Da una lettera di Van Gogh al fratello Theo:
In primavera un uccello chiuso in gabbia sa perfettamente che c'è qualcosa per cui egli è adatto, sente benissimo che ci sarebbe qualcosa da fare, ma non ci può far nulla, e cos'è questo?
Non si ricorda bene, ha idee vaghe e dice: "Gli altri fanno i loro nidi e portano fuori i loro piccoli e li crescono" e poi sbatte la testa contro le grate della gabbia. Ma la gabbia resiste e l'uccello impazzisce dal dolore.
"Guarda che fannullone", dice un altro uccello che passa lì davanti, "quello è un tipo che vive di rendita''.
Eppure il prigioniero continua a vivere, non muore, nulla traspare di quel che ha dentro, è in buona salute, e di tanto in tanto i raggi del sole lo rallegrano. Ma poi viene il tempo degli amori. Ondate di depressione.

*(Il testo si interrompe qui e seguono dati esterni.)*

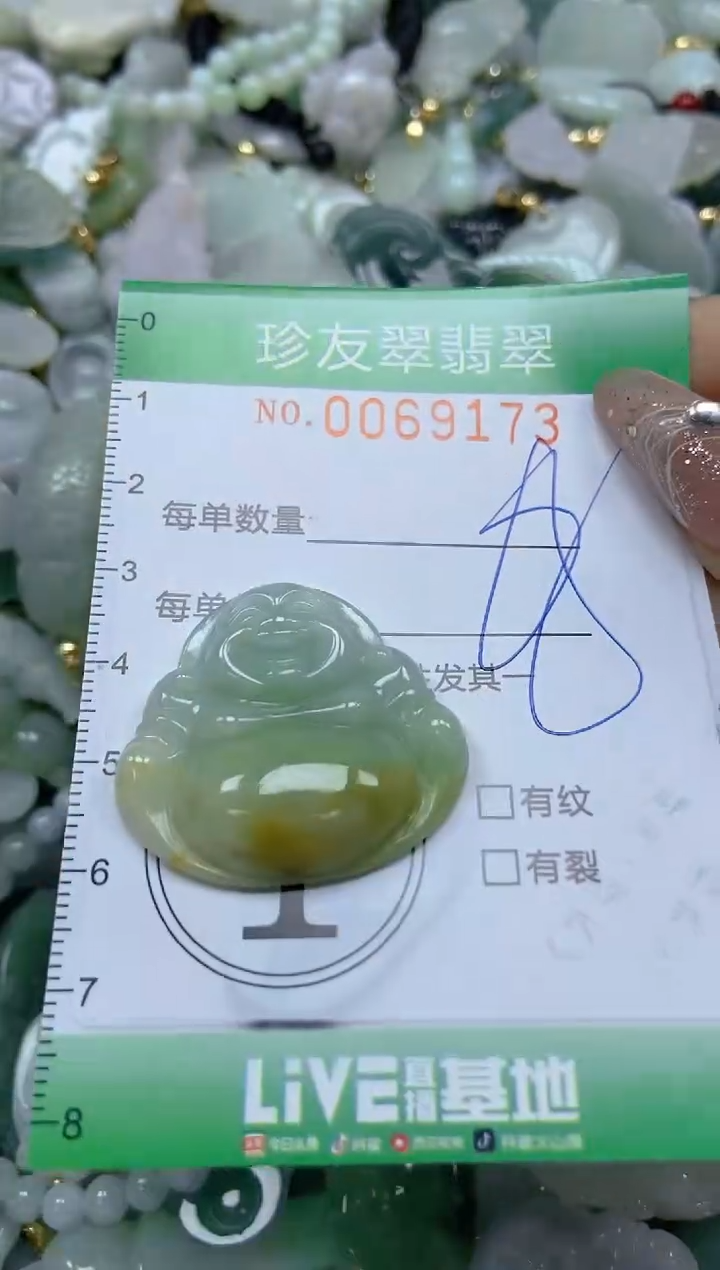 【闪购商品】翡翠颈饰未镶嵌闪购商品0069173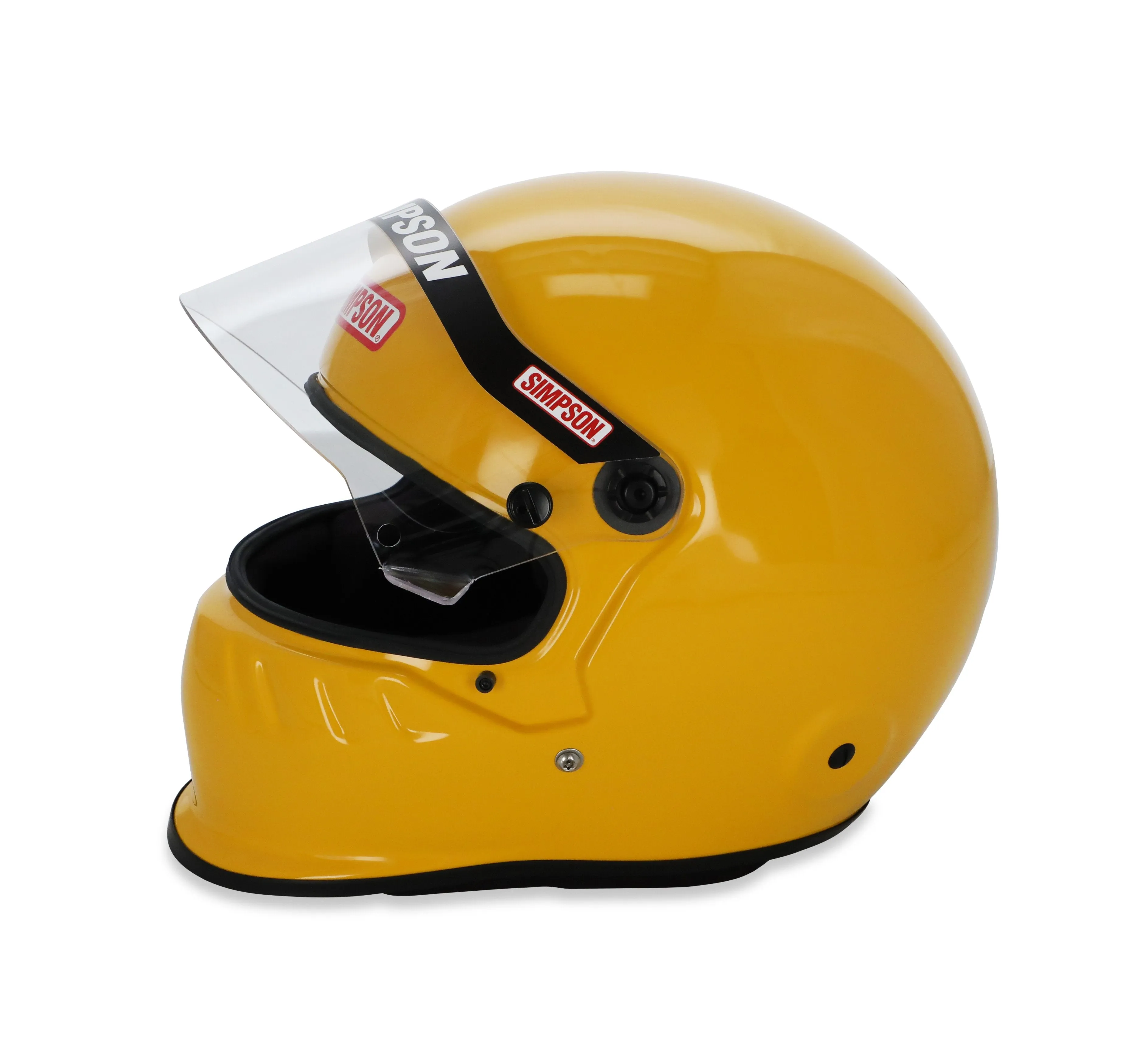 Simpson SD1 Helmet - Yellow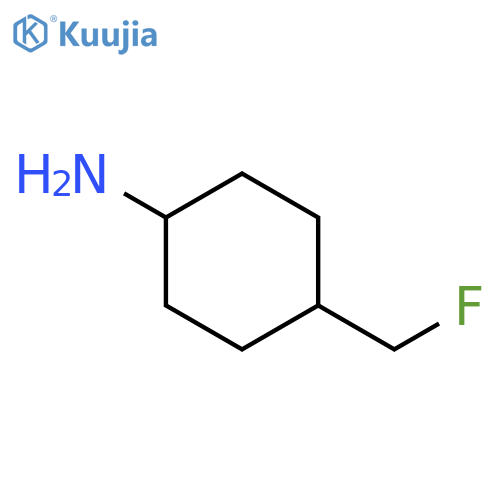 4-Fluoromethyl-cyclohexylamine structure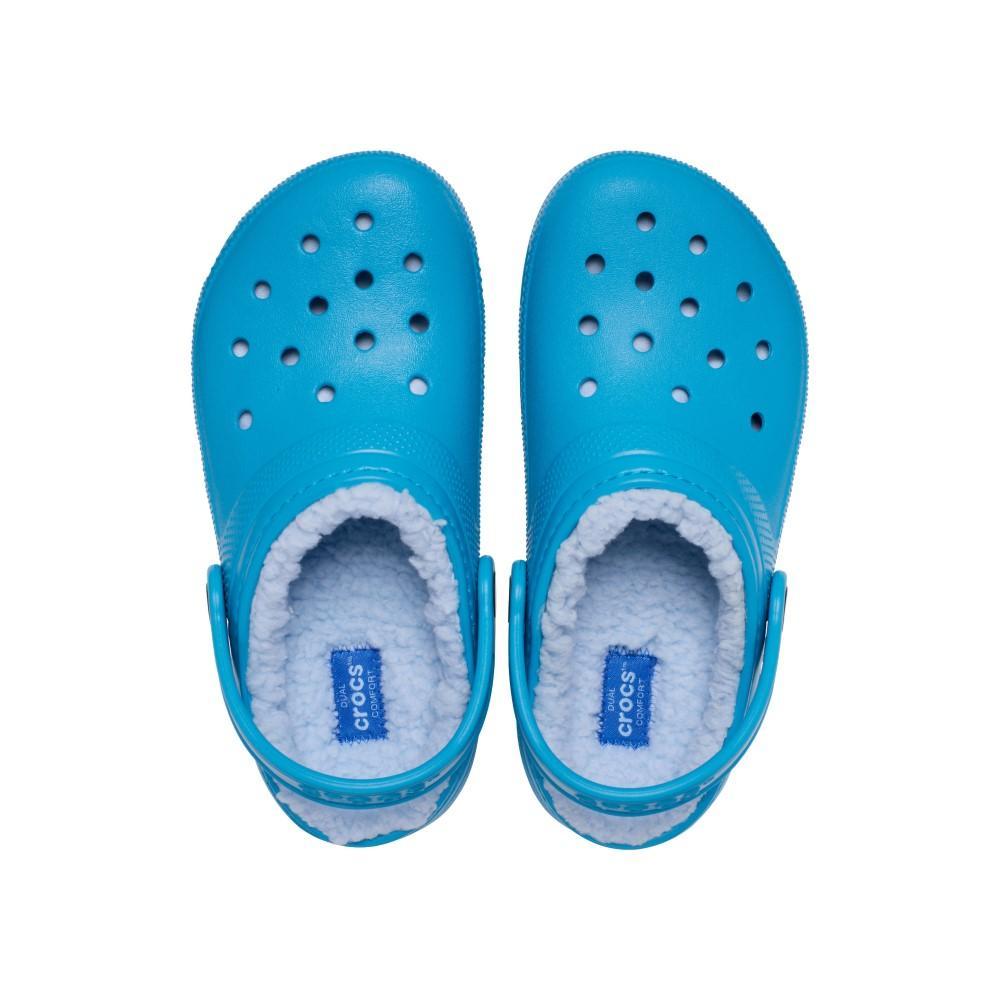 Sandália Crocs Classic Lined Clog K Marina - 5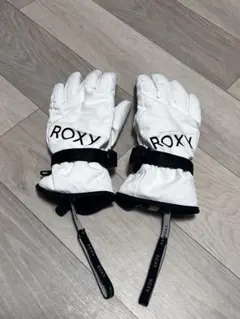 ROXY スノーボード用グローブ Mサイズ ホワイト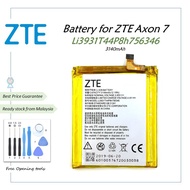 Battery for ZTE Axon 7 ( Li3931T44P8h756346 ) 3140mAh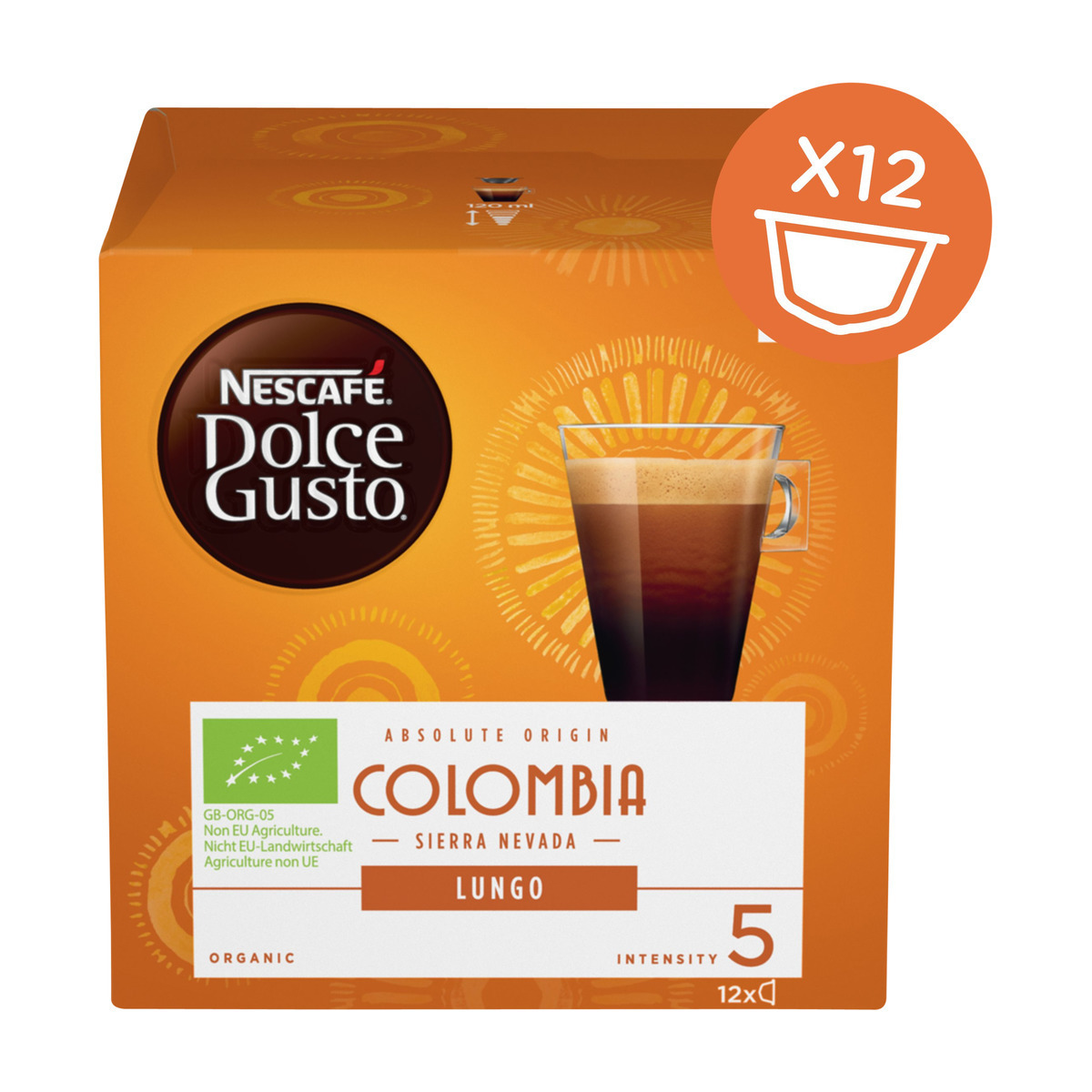 Punkt1 Nescafe dolce gusto colombia lungo-kapsler tilbud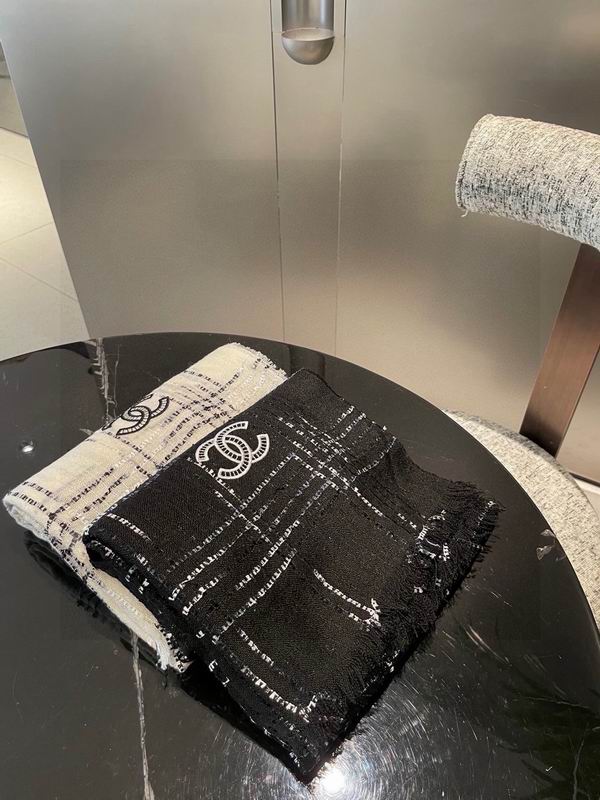 Chanel Scarf 100X200cm E121281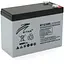 Акумуляторна батарея AGM RITAR RT12100S, Gray Case, 12V 10.0Ah ( 151 х 98 х 95 (101 ) ) Q8 - мініатюра 1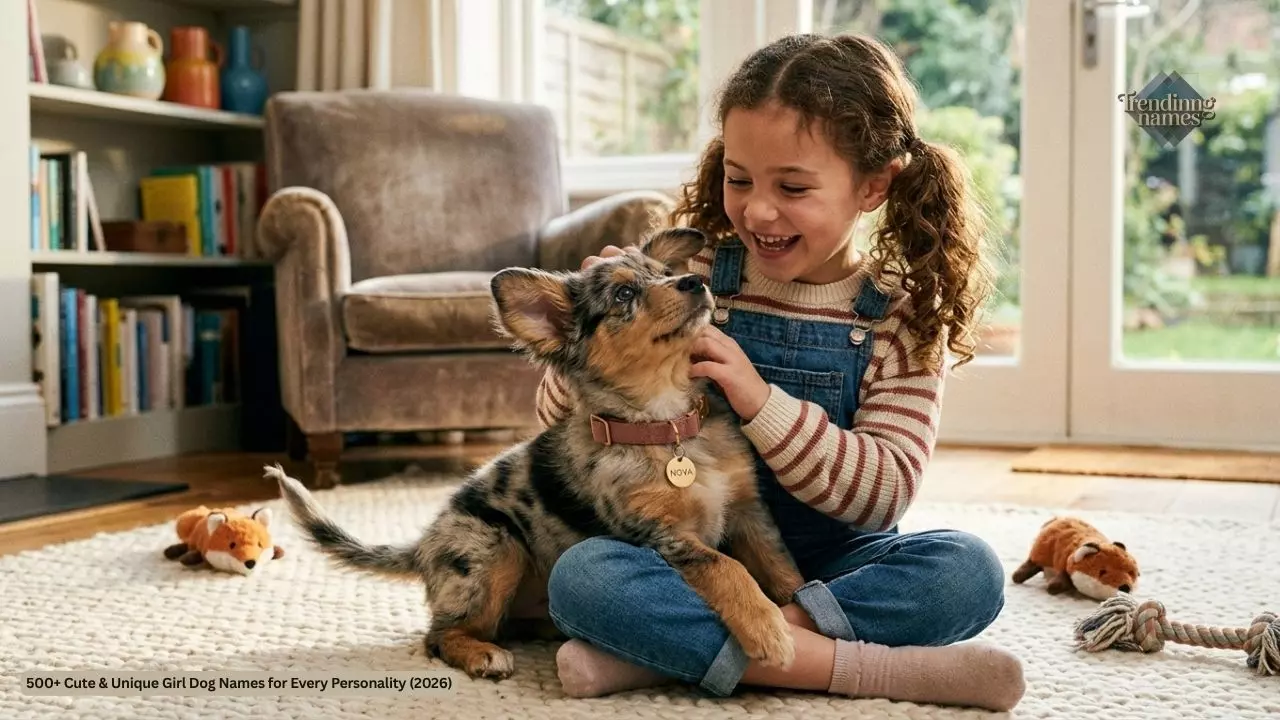 500+ Cute & Unique Girl Dog Names for Every Personality (2026)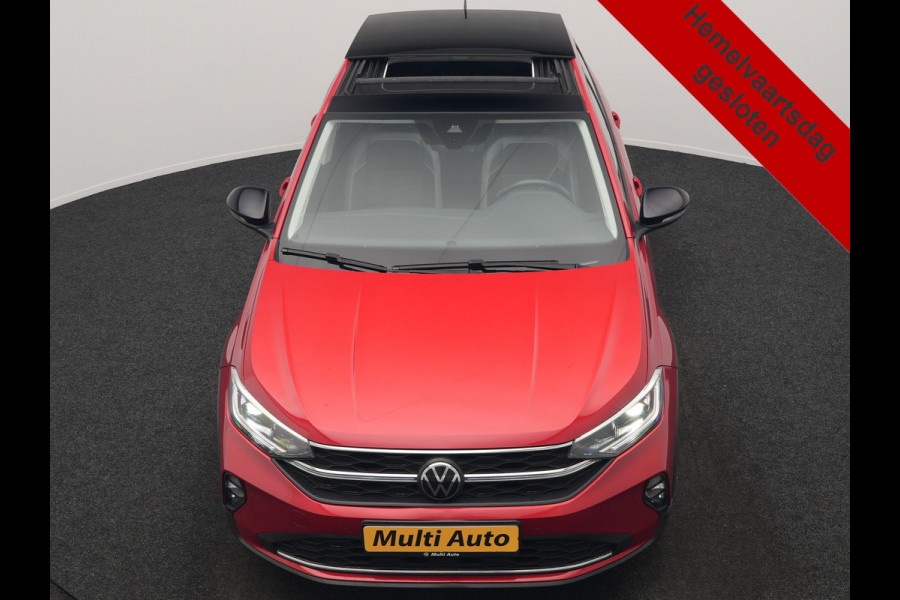 Volkswagen Taigo 1.0 TSI DSG Style 110pk Dealer O.H | Panodak | Camera | Adaptive Cruise | Alcantara Sportstoelen Verwarmd | IQ Light | IQ Drive | Keyless | Apple CarPlay | Navigatie | Virtual | DAB |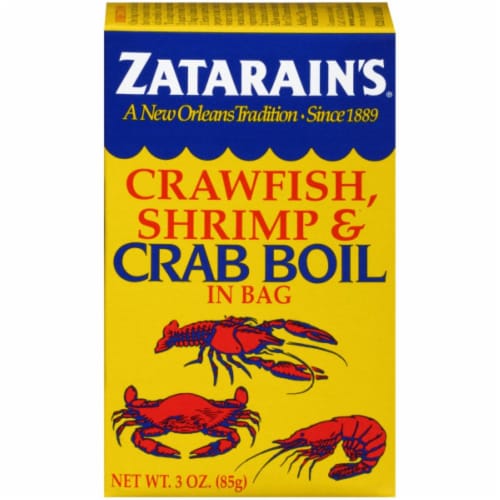 Zatarain's® Crawfish Shrimp & Crab Boil in Bag Perspective: front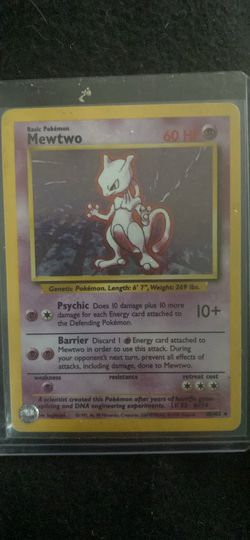 Vintage holo Pokémon cards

I ragazzi che lo accudiscono si domanda cosa può desiderare. E lui sta appollaiato con lo sguardo proteso verso il cielo turgido, carico di tempesta, dove sta minacciando un temporale, e dentro di sé sente ribellione per la sua sorte.
"Io me ne stò in gabbia,stò in prigione, e non mi manca niente, imbecilli! Ho tutto ciò di cui ho bisogno! Ma per piacere, libertà, lasciatemi essere un uccello come gli altri!".